Himanshu Arora, Chief Data and Analytics Officer at Blue Cross Blue Shield of Massachusetts, speaks with Sue Pittacora, Chief Strategy Officer at Wavicle Data Solutions, in a video interview about data strategy for AI and GenAI use cases, how culture impacts AI adoption, and investing in data quality beyond databases.
Blue Cross Blue Shield of Massachusetts (BCBSMA) is a state-licensed nonprofit private health insurance company under the Blue Cross Blue Shield Association with headquarters in Boston.
Initiating the conversation, Arora discusses the difference in approaching data strategy between traditional advanced analytics use cases and AI use cases. About data science and advanced analytics, the focus remains on getting clean, cohesive data that can be collated together.
For instance, large observation versus small observation, synthetic data, and data enrichment have been focal areas. Arora says that the output from the advanced analytic models can be looked at through the lens of bias.
Whereas, with AI and GenAI solutions, instead of de-biasing model outputs, it is critical to de-bias the data inputs to the model. He affirms that these models will run independently from the traditional advanced analytics solutions of today.
Delving further, Arora discusses de-biasing data, which involves manual work, and mentions that the organization is looking for automated solutions to do that. He notes that having an AI-driven system from an external customer-facing perspective is challenging.
As a challenge, the AI system needs to encapsulate not just the context of the question being asked but also a fuller understanding of the individual who asks the question. This translates to having much more data about an individual than just healthcare data. For instance, it would include the preferences of individuals in terms of engagement and availability, among other things.
Consequently, the data strategy with AI and generative AI use cases boils down to adding all aspects of member data and de-biasing the input into the model itself.
Shedding light on the role of culture in adoption, Arora brings up the mass adoption of ChatGPT as an example of general awareness around GenAI. According to him, this makes internal cultural adoption easier.
From a cultural perspective, the sense of veering into the forefront of encapsulating knowledge work into automation also develops inquisitiveness among individuals, says Arora. From understanding its impact on an individual’s knowledge path to learning things differently, the aim is to automate the repeatable, time-consuming tasks of frontline executives.
Continuing, Arora refers to benefit inquiry as an example, where the member gets all the information, and associates can handhold members who face challenges. It activates a different part of learning new skillsets, which, he says, is another cultural impact.
Furthermore, Arora discusses the need to assess how the adoption aligns with the organizational mission. The organizational mission is to personalize member experiences internally and externally, and it does help propel the culture in that direction.
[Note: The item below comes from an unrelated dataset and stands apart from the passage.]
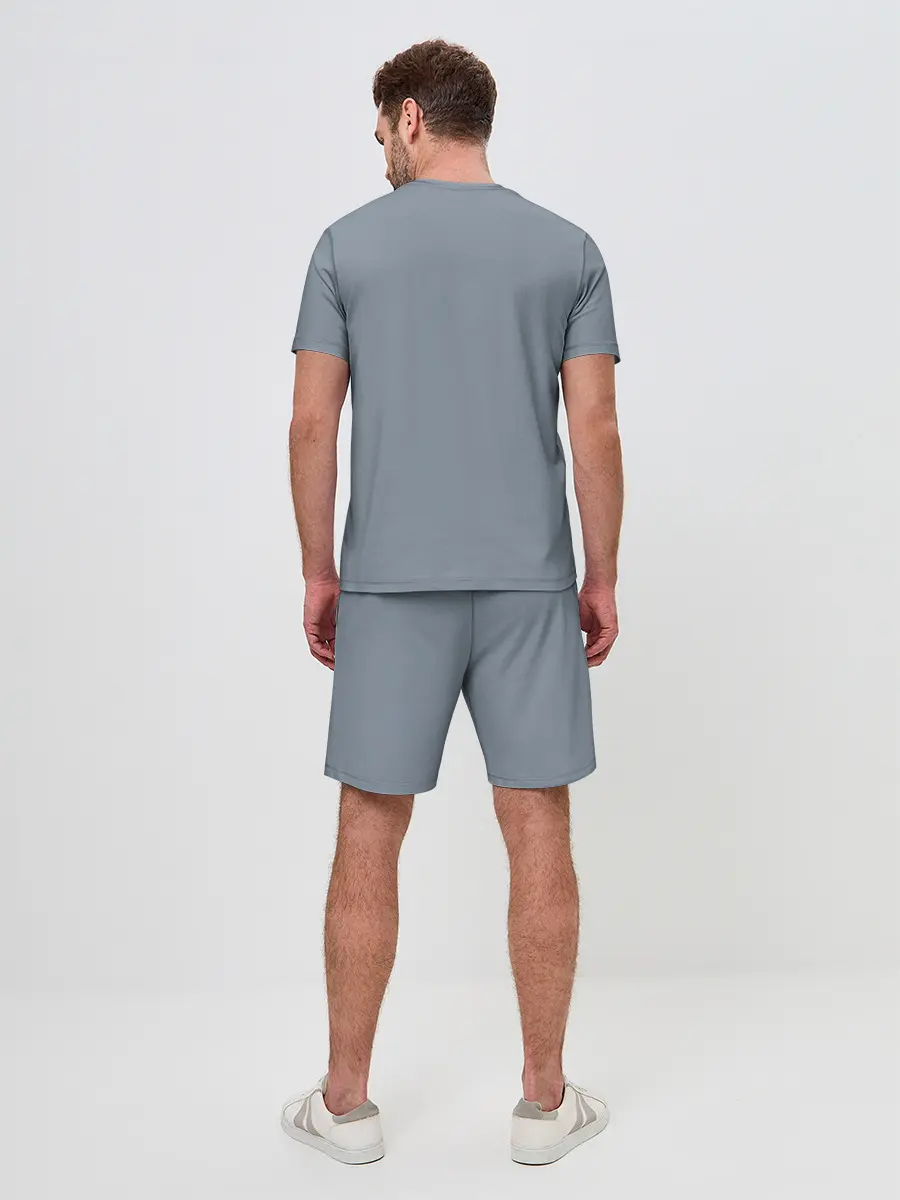 Мужской костюм с шортами / Hollow Knight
Once the organization has enabled the “how” for the internal teams, the capabilities can be exposed externally. Then, the organization can have proof points to show how things turned out better, not just with AI applications but also with human experience.
Moving forward, Arora highlights data security as an increasing concern. He says that with a growing reliance on data from different entities, it can be susceptible to breaches and attacks. Therefore, the organization is working to strike a balance between the massive amount of data and valuable data and apply AI capabilities in threat detection.
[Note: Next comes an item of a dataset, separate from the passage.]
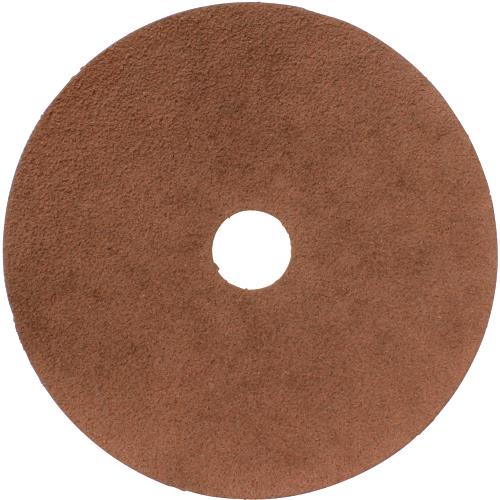 Makita 742087-A-5 4" Abrasive Disc, 100 Grit, 5/pk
According to Arora, AI capabilities should be applied to preemptively keep questionable data from leaving the organization and to accelerate recovery after a data breach. Also, the organization is prescriptive about how, where, when, and for what context the data can be used, internally or externally, as the data-driven AI models can be misused.
Delving deeper, he says that the outgoing data has to be in stipulation, must be governed, and needs to have audit capabilities. Arora opines that security is no longer confined to the castle, as it creates new opportunities and challenges now.
Thereafter, Arora states that different entities are collaborating in the interest of delivering the highest health outcomes for the lowest unit cost. To do it equitably, different data categories are being combined, from clinical data with claims data to pharmaceutical data with lab data.
While each of these has data quality issues, it is mandatory to invest in data quality efforts. He affirms that the focus of data quality is shifting towards the intersection of all the data sets.
In conclusion, Arora states that data quality concerns are moving out of databases into real-world processes that people are experiencing. Therefore, data quality can no longer just be a discipline for the backend but rather must be applied at the process level.
CDO magazine appreciates Himanshu Arora for sharing his insights with our global community.